*Document section:*
Burton's casting was announced in late July 1970. Nat Cohen called it "something of a coup" claiming it was the first movie Burton had made "wholly financed by British money" for some time. Cohen added "If this comes off it will put the British film industry in a better position than it ever has been before."

In 2013, Ian McShane said that he had mixed feelings about playing Burton's bisexual lover. "After kissing me, he's going to beat the hell out of me and it's that kind of relationship – rather hostile. It was very S&M. It wasn't shown in the film. He said to me, 'I'm very glad you're doing this film.' I said, 'So am I Richard.' He said, 'You know why, don't you?' I said, 'Why?' He said, 'You remind me of Elizabeth.' I guess that made the kissing easier."

===Filming===
The film started on 14 September 1970 and was shot over ten weeks. Exteriors were shot on location in areas of London (including the Winstanley and York Road Estates), Brighton, Bedford and Bracknell.

==Release==
===Box office===
British exhibitors voted Burton the most popular star at the box office in 1971, although Villain was not listed among the top ten most popular films. On 30 May 1971, Burton wrote in his diary that Villain was "... a goodish film but so far isn't doing very well in the States but has not yet opened in Britain and the Commonwealth where it should do better." On 21 August 1971, he wrote that the film's director was "whassisname" and that he:

Received a cable... from [executive] Nat Cohen saying the notices for [the film]... superb and great boxoffice, and another cable said we expect a million pounds from UK alone. That means about $1/2 m for me if I remember correctly. There is no accounting for differing tastes of Yanks and English critics. Villain was received badly in the US and with rapture in the UK. I know it is cockney and therefore difficult for Yanks to follow but one would have thought the critics to be of sufficiently wide education to take it in their stride. The English critics, after all, are not embarrassed when they see a film made in Brooklynese. Anyway I am so delighted that it is doing well in UK. Otherwise I would have doubted E's and my judgement in such matters. I thought it was good and she said she knew it was good. The American reaction was therefore a surprise.

===Critical reception===
The film received generally unfavourable reviews, possibly because it was seen as a veiled portrait of the Kray twins, who had been jailed for life in March 1969.

Monthly Film Bulletin said "After Performance and Get Carter, there appear to be few atrocities left unexplored in the British underworld. But where the latter’s determinedly ‘unsentimental’ approach resulted in an automaton hero and a story-line loose enough to accommodate a maximum number of picturesque deaths in striking locations, Villain’s superficial nastiness (largely a matter of louder and better synchronised punches) conceals a relatively old-fashioned approach to the genre. The story ... is tidily plotted; the locations are functional; the bad characters are human enough to elicit sympathy at their downfall; and the film whirrs smoothly into top gear for its last-ditch climax, complete with curtain line. ("Who are you looking at?"’ yells Burton to the audience as he is led away handcuffed.) ... The performances are uniformly good; the screenplay, by Ian La Frenais and Dick Clement, is witty and laconic; and Michael Tuchner’s direction is thoroughly efficient, with the robbery itself and the bungled getaway brilliantly staged."

Variety wrote "When a film starts with a sequence where the star whips out a razor and uses it on an alleged informer, and very obviously enjoys doing it, there isn’t much chance that the general tone of the film will be a healthy one. Certainly Metro must depend on the action market for recovery of its production costs as serious filmgoers will not buy the sick tale unfolded in Villain."
Filmink called it "a gutsy, gripping film with a fearless performance from Burton."

In Wales and Cinema: the First Hundred Years, Peter Waymark described it as a "disappointingly histrionic London gangster movie."

In 2009, Empire named Villain #2 in a poll of the "20 Greatest Gangster Movies You've Never Seen* (*Probably)."

Records excerpted from a collection:

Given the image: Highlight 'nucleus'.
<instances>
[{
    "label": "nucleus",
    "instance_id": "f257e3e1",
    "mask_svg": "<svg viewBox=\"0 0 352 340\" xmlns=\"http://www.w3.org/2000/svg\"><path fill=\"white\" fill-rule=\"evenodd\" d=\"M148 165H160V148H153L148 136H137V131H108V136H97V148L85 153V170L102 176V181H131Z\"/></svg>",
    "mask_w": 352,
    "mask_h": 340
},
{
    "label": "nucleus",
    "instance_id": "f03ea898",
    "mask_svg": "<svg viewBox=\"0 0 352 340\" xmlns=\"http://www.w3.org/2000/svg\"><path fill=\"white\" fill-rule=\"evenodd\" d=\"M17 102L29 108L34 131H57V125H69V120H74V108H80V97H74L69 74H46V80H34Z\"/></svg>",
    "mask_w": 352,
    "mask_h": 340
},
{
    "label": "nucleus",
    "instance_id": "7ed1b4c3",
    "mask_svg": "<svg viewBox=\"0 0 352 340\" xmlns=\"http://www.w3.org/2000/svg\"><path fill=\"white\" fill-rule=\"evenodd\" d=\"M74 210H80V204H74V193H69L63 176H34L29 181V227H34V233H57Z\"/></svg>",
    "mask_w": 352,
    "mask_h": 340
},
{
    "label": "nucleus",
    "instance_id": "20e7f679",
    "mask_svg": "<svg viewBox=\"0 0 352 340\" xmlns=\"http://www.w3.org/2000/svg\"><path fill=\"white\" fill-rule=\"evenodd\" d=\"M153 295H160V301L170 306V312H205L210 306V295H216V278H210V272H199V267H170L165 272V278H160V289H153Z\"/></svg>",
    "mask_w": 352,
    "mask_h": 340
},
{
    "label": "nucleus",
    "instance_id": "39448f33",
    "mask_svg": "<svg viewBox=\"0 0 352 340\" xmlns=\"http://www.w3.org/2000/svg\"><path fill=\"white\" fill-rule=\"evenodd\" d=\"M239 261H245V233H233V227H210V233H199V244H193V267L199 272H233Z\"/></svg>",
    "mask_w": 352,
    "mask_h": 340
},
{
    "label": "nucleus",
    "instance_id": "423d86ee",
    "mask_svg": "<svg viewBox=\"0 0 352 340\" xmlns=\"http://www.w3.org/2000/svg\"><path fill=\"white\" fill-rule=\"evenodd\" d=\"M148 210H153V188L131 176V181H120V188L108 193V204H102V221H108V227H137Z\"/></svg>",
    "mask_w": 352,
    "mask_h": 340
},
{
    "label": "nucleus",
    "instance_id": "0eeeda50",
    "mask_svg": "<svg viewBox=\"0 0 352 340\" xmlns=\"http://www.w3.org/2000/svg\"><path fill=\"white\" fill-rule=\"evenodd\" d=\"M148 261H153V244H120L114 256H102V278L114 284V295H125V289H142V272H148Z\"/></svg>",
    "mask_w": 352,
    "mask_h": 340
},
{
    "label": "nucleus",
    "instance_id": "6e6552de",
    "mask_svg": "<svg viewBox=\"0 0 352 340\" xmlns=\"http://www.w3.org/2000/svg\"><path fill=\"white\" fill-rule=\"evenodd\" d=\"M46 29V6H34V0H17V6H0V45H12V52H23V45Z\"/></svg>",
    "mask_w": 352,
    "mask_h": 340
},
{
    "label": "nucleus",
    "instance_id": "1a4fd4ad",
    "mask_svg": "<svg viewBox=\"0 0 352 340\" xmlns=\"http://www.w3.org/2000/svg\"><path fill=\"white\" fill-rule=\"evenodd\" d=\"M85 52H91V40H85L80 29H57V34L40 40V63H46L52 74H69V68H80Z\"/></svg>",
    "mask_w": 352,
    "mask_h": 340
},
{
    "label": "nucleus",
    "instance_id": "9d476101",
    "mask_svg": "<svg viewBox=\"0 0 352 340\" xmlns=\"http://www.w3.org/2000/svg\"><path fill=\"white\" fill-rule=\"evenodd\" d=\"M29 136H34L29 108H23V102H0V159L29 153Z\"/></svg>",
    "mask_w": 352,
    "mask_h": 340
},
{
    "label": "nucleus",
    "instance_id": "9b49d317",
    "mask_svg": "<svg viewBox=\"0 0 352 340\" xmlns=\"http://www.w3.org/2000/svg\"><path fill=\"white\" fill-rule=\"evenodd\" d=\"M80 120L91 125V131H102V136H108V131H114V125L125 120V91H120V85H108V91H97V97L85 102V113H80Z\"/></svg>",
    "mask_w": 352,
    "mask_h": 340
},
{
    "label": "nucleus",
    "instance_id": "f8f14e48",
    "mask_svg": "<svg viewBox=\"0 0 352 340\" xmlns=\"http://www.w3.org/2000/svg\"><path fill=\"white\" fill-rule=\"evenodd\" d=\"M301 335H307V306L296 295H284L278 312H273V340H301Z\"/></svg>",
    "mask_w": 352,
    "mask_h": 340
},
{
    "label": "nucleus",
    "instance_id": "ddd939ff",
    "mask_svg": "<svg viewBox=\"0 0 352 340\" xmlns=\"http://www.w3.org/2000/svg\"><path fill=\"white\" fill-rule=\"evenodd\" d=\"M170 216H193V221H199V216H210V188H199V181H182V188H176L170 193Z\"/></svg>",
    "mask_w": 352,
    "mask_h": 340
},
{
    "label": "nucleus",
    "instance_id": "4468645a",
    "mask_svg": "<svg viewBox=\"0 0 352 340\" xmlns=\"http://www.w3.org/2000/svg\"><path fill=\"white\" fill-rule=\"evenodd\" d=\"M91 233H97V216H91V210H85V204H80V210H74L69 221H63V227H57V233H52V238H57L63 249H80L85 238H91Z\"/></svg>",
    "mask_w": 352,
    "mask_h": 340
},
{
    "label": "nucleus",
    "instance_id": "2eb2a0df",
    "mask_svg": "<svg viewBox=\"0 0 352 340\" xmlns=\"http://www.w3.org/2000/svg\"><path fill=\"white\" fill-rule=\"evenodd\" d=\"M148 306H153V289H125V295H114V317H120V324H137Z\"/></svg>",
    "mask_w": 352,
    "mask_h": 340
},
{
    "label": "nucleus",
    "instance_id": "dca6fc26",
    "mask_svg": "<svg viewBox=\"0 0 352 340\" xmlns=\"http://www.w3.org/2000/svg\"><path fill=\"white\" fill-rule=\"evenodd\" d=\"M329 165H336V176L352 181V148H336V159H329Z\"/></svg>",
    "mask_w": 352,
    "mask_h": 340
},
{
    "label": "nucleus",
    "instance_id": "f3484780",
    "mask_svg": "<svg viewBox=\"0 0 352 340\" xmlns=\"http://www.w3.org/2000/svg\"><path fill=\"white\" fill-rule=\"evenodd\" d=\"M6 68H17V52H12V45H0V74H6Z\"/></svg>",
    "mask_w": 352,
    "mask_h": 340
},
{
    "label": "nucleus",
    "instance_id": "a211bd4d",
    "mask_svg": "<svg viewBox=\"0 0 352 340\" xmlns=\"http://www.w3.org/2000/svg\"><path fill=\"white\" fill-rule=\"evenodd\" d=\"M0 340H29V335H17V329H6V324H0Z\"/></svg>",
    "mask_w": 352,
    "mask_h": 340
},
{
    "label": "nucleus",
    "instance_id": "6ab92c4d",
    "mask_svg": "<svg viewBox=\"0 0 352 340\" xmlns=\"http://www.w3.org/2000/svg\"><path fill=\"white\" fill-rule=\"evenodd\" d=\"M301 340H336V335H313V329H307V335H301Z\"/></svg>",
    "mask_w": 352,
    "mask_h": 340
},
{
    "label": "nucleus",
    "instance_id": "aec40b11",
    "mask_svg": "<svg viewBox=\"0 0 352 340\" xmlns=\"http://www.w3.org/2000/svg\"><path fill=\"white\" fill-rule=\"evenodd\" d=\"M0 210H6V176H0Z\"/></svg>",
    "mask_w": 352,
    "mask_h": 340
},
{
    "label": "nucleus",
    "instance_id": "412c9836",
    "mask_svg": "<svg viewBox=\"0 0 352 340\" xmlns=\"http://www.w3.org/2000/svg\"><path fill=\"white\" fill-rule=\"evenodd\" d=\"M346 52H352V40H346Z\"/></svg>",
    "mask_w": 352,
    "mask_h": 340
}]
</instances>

*Activities:*
1. Retype the passage from the text about the film Villain, from "In 2013, Ian" up to and including "Bedford and Bracknell.".
2. List every publication named in the "Critical reception" section of the text about the film Villain.

*Replies:*
1.
In 2013, Ian McShane said that he had mixed feelings about playing Burton's bisexual lover. "After kissing me, he's going to beat the hell out of me and it's that kind of relationship – rather hostile. It was very S&M. It wasn't shown in the film. He said to me, 'I'm very glad you're doing this film.' I said, 'So am I Richard.' He said, 'You know why, don't you?' I said, 'Why?' He said, 'You remind me of Elizabeth.' I guess that made the kissing easier."

===Filming===
The film started on 14 September 1970 and was shot over ten weeks. Exteriors were shot on location in areas of London (including the Winstanley and York Road Estates), Brighton, Bedford and Bracknell.

2.
Monthly Film Bulletin
Variety
Filmink
Wales and Cinema: the First Hundred Years
Empire